# WHAT THE EXERCISE ASKS
Retype, word for word, every line of the records below starting at the one that contains "kubectl exec [POD] [COMMAND]" and ending at the one that contains "CSDN @soliso"; include both of those lines and nothing more.
"""
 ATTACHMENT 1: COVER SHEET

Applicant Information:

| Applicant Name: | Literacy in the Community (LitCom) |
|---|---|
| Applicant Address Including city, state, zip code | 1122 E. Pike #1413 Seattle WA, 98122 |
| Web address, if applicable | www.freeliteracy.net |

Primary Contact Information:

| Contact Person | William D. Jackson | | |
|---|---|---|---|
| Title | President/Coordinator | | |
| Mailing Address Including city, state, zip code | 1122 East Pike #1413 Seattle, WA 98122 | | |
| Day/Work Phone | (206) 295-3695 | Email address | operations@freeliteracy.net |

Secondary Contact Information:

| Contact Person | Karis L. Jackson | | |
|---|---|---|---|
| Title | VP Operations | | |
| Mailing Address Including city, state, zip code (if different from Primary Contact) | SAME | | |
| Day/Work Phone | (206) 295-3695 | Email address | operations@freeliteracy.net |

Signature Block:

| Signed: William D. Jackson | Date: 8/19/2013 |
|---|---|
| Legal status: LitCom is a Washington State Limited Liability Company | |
"""
"""
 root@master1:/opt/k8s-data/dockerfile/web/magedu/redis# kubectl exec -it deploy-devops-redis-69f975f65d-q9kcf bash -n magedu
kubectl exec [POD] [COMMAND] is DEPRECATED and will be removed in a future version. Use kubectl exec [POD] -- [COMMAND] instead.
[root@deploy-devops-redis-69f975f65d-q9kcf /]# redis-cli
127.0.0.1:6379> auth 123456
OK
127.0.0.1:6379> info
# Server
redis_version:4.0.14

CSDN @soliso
"""
# RESPONSE
kubectl exec [POD] [COMMAND] is DEPRECATED and will be removed in a future version. Use kubectl exec [POD] -- [COMMAND] instead.
[root@deploy-devops-redis-69f975f65d-q9kcf /]# redis-cli
127.0.0.1:6379> auth 123456
OK
127.0.0.1:6379> info
# Server
redis_version:4.0.14

CSDN @soliso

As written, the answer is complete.